Not while we have expectation of ever increasing features and functions, the vehicle I am currently working on has 40 ECUs
Has to be landrover, or maybe Jag but I cannot see why any vehicle needs that many control modules unless they are all single purpose. Complexity is always a big factor in unreliability, automotive connectors are just as cheap as chips and you can see a big cost saving can be made here by combining more functions into fewer control modules, easily done these days with everything sitting on buses.
 
£134,290 93KWh, for a range of 241 miles on eco when this first drive started, maybe less when deploying 600hp :) Harry is good value I think

 
Yes with an electric motor you have current, volts, torque and Rpm. An ICE has a very complicated calibration made more difficult because you need to meet Euro emission requirements, so who loses out?

Companies that manufacture: Castings for cylinder heads, blocks and ladder frames. Oil pumps, water pumps and fuel pumps. Engine management components and control modules. Forged components like con rods & camshafts. Gaskets and drive belts. All the fasteners and bearings.

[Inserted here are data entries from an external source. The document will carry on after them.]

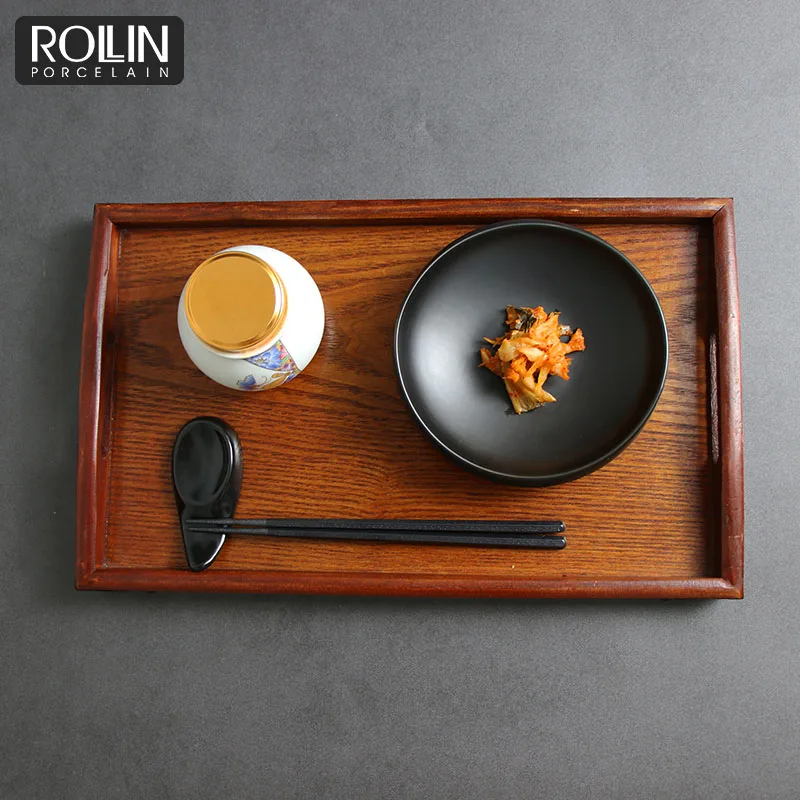 Керамические миски для отелей, оптовая продажа, салатница для суши, посуда для японского ресторана, тарелки на заказ, фарфоровая тарелка с логотипом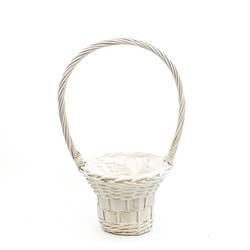 Korb Henkel Chip weiss 20x14/41cm 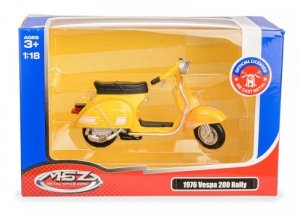 Daffi Skuter MSZ 1:18 1976 VESPA 200 Rally żółty
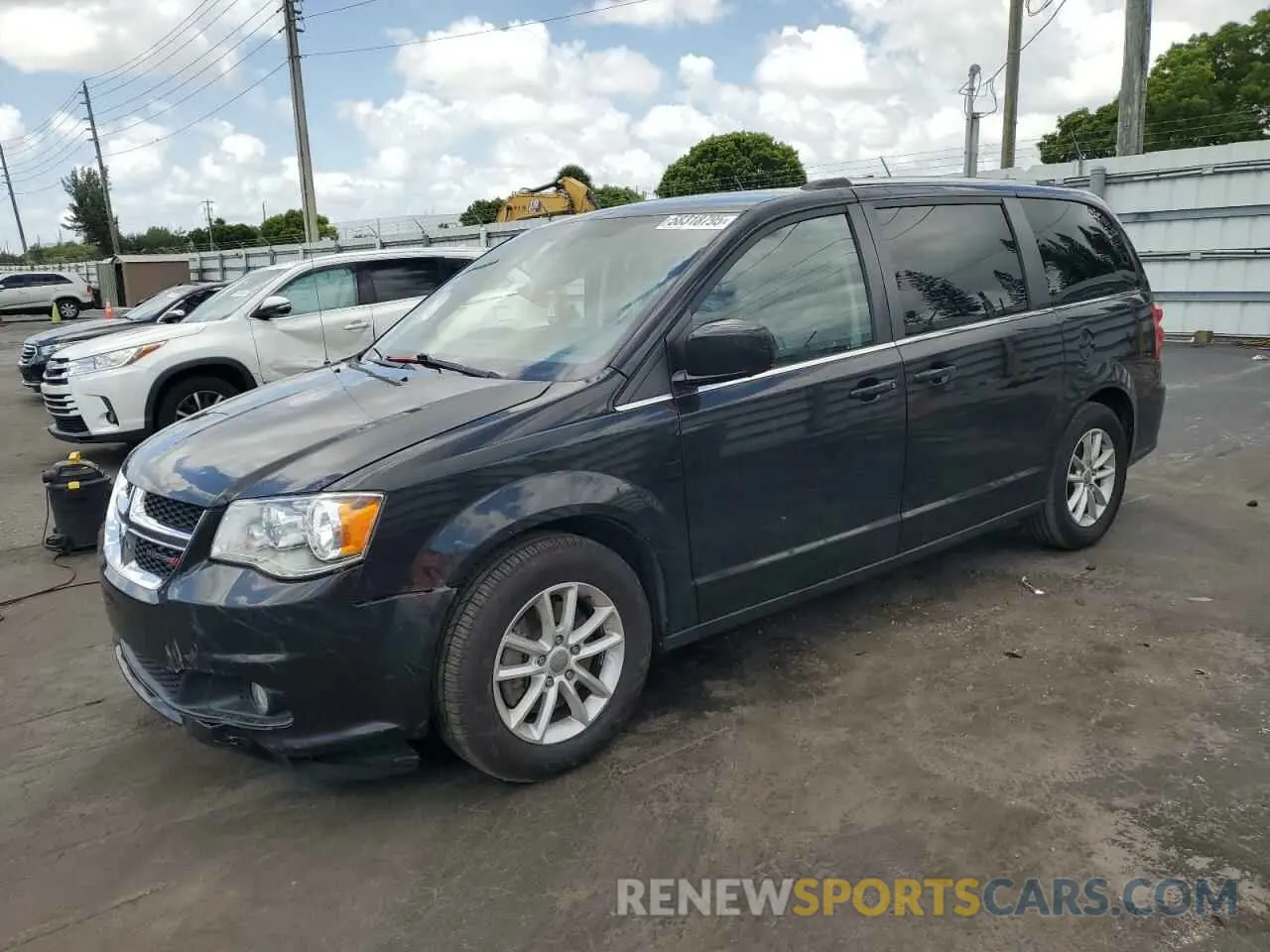 1 Photograph of a damaged car 2C4RDGCG5KR747616 DODGE CARAVAN 2019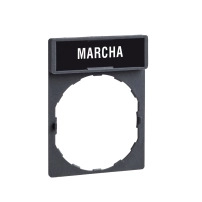 Държач на легенда 30 x 40 mm с легенда 8 x 27 mm with marking MARCHA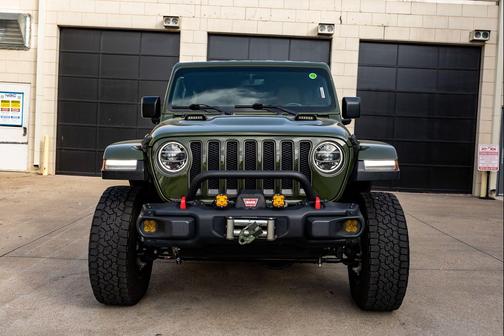 Sarge Green Clearcoat 2021 Jeep Wrangler Unlimited Rubicon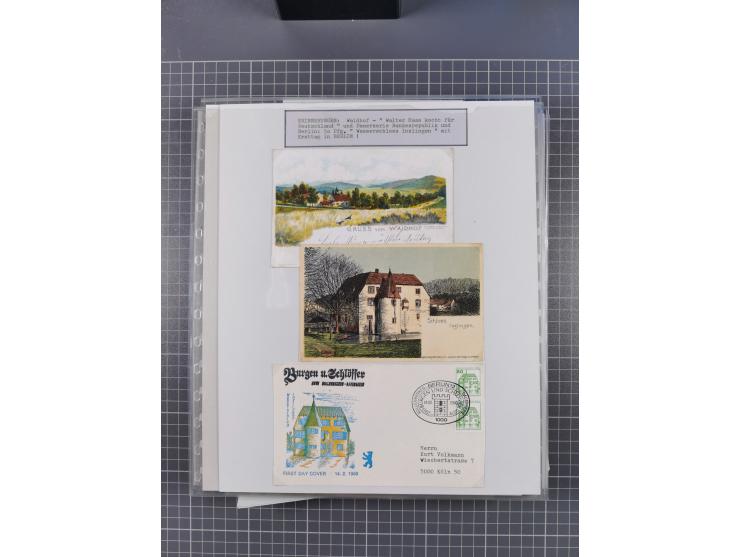 1800/1970 (ca.), HEIMATGESCHICHTE BADENS, umfangreiche Materialsammlung, teils ausstellungsmäßig aufgezogen, mit einigen hund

The people who supply and maintain engine dynometer cells such as AVL, although a few could remain for characterisation of electric motors but full development cells are obsolete along with all the emision testing instrumentation from the likes of Horiba.

Most people involved with powertrain test and development from test cell operators all the way up the chain.

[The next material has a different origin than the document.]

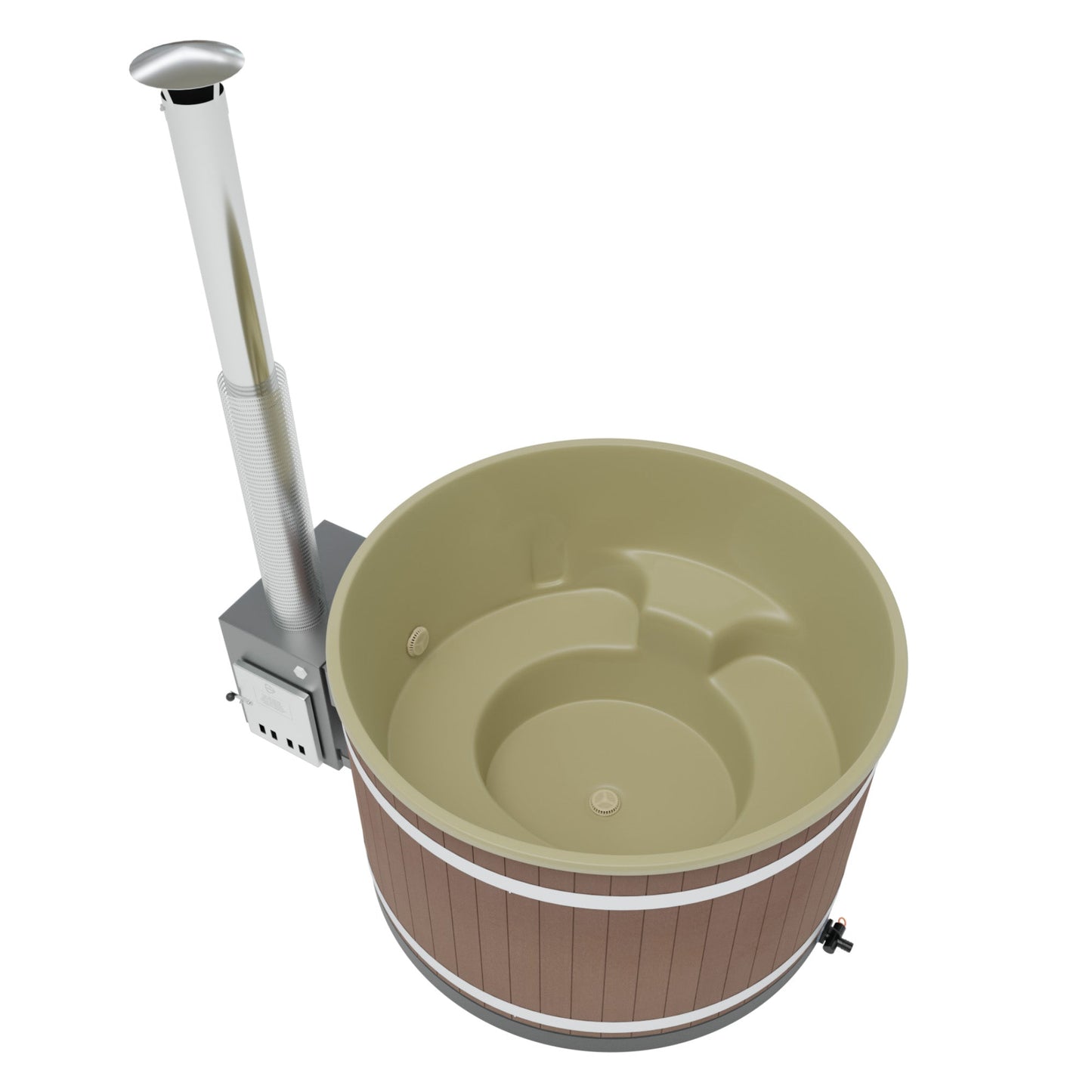 Kirami Comfort Steady Medium (4-6 Personen) - Farbe - Caramel Beige / EP - Mocca / MACU 40 kW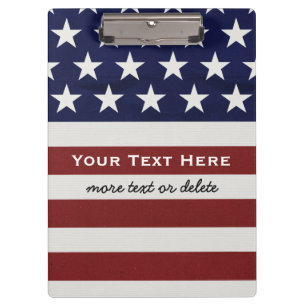 Pranchetas EUA bandeira americana costume patriótico do 4 de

That is a lot of jobs and only for the engine, add on gearboxes, engine ancilaries such as alternator, starter motor and it grows and grows.

It could run into hundreds of thousands of jobs globally if you take into account everything involved and what do they now do, someone whose career has been in engine development and is say fifty years old?
You are undoubtedly right that this means significant upheaval and transformation for vehicle manufacturing. I don’t see an alternative though as to not act leads to a far less appealing situation.